第5話
「また……誰かが行くの?」
話を聞いていたティリスが、不安そうに顔を上げた。
カイム達があんな姿で帰って来た場所に、改めて誰かが行くなんて、心配で仕方がなかった。
また、被害者が出てしまうと唇を噛み締めた。
「調査に行かない訳にはいかない。アレが万が一にも、街に進行している様子があるなら、早急に対処しなければ膨大な被害が出るからな」
自分の事の様に不安を見せるティリスの頭を、クラヴィスは優しく優しく撫でた。
魔物達の生態や棲息地を知り、早急に対処する事が自衛にも繋がるのだ。そうやって、人類は今まで行き長らえてきた。これからもそうであろう。
過激な者達の中には、棲みかである地をすべて焼き払えばイイと言う。
だが、棲みかや行き場を失った魔物達は、狂った様に一斉に村や街に襲いかかるだろう。そうなれば、魔法や兵器を使った最終戦争になってしまう。
魔物達は滅ぶかもしれない。しかし、それによって人間もまた滅ぶかもしれない。それはあくまでも "最終手段" なのである。
「私も……私もついて行っちゃダメ?」
隣にいたクラヴィスの袖をねだる様に、ティリスはツンツンと引っ張った。
1stのヴォングがダメだったとしたら、その上でありヴォングの頂点である【ゼロ】が行く可能性が高い。ならば、傍は無理でも近くに待機していたかったのだ。
確かに過信ではある。だが、死傷者は少なく出来るかもしれない。ただここで、待っているだけなんて出来なかった。
「「「ダメだ!!」」」
その瞬間、周りからは一斉に声が上がった。
危険過ぎると、全員が大反対である。
「でも!!」
そんな皆に怯む事なく、ティリスは反論しかけた。
「そんな危険な所に、お前を連れて行けるか!!」
いつも冷静沈着であるクラヴィスが、堪らず声を荒げていた。
まだ何一つ分からない危険な地に、絶対に同行させる訳にはいかない。
「でも、せめて近くにいられれば、助けられたかもしれない!!」
強く拳を握り、ティリスは引き下がらなかった。
大切な仲間の最期を見届けるために、この【力】があるのではない。助けるためにあるハズ。
「ダメだ」
アルフォード社長がティリスの言い分を切った。
彼女の気持ちも分からない訳ではない。だが、それはそれなのだ。彼女の安全が第一であって、他者など二の次なのである。
「……っでも――――」
「ティリス」
まだ引き下がるつもりがないティリスの言葉を、低く爛れた声が遮った。
「ヴォル」
声のある方向を見たティリス。
「ここで "何" をしている?」
男のその声色にティリスは、一瞬身体がすくんでいた。
「何をしていたかと訊いている」
黙るティリスの傍に歩み寄り、尚も訊いた男。
彼の名は【ヴォルフラム】。姓はなく、代わりに "博士" と呼ばれている。
医師であり、とある研究者でもある彼のその姿は、ものスゴく異様とも云えた。
モノクルの眼鏡を掛け、白衣を着た不気味な男。何が不気味に見せるのか。雰囲気だけではない。理由はその風貌にあった。
彼の顔の右上半分は焼けて爛れていて、それを隠すかの様に髪を垂らしているのだ。その不気味さは初見でなくとも、思わず目を反らせる程である。

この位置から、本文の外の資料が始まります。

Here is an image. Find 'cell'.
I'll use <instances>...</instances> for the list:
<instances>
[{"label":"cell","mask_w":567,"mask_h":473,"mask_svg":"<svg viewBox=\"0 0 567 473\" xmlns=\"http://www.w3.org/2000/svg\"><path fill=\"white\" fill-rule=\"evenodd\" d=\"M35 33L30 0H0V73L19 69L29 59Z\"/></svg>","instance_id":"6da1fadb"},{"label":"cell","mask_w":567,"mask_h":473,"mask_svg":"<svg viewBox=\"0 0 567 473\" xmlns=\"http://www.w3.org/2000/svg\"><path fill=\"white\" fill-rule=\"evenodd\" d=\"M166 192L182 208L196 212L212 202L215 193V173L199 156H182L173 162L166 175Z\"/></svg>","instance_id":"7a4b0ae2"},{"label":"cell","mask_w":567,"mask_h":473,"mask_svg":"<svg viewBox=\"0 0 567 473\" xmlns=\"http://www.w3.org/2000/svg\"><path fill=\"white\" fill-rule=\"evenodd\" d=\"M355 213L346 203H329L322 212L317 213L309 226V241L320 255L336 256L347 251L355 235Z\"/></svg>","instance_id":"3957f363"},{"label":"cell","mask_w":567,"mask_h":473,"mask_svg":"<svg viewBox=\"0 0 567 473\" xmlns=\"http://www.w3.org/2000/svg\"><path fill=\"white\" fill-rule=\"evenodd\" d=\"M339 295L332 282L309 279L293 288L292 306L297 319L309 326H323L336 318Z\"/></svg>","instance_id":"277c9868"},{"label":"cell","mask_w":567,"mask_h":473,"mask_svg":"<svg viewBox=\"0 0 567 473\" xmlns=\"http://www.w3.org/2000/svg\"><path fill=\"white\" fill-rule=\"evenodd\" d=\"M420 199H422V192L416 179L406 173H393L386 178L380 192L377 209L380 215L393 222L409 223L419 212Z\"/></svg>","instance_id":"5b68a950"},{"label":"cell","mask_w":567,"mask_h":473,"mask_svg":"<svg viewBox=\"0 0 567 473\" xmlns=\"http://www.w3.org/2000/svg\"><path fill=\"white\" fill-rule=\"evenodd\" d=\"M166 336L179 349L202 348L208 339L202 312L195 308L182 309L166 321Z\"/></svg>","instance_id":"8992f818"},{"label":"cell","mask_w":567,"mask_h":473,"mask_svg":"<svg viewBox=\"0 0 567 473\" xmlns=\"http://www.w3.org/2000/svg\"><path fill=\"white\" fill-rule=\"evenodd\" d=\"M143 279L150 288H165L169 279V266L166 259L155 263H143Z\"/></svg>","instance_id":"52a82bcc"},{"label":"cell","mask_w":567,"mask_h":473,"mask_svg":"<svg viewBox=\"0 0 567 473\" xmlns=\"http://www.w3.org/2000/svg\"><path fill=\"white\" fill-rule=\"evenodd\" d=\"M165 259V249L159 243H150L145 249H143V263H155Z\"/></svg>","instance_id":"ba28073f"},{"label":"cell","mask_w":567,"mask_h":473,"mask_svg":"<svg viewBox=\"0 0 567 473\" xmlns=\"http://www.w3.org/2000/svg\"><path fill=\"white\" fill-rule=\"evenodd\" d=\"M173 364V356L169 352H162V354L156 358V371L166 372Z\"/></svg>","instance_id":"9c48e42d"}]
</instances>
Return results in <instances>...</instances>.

勿論ティリスが治す事も可能だが、敢えてそのままでいるのだ。奇行な性質なためとも、彼女に負担を掛けさせぬためとも云われている。
「……怪我人の……治療」
突き刺す様な視線に、ティリスは思わず顔を背けた。
ティリスは彼の顔に怯えたのではない。"視線" に怯えたのだ。
「調査に行っていた1stの治療にあたってくれていたんですよ」
そう言ってゼロのウルは、彼とティリスの間に割って入った。
治療をしていた彼女を責めるのは、黙認出来なかったのだ。
「誰の許可を得た?」
ヴォルフラム博士は目を眇めた。
「彼女が治療をするのに許可なんて――――」
必要なのかと今度はゼロ主任が庇う様に口を開いたが、ヴォルフラムは遮った。
「ティリス。今日は "治療日" ではなかった筈だ。お前達、連れて行け」
「「はい。ティリス様、行きましょう」」
自分の脇に控えていた部下2人に、ティリスをここから連れ出す様に命じた。
ここに居れば、新たに治療にあたらせる事になるからだ。
まだ何か言いたげのティリスにヴォルフラムは「出禁にしてもイイのか?」と釘をさし黙らせたのであった。
出禁にされてしまえば、助けられる人達を見殺しにする事となる。そう言われティリスは、反論するのはやめヴォルフラムに従い自分の部屋に戻る事にしたのだった。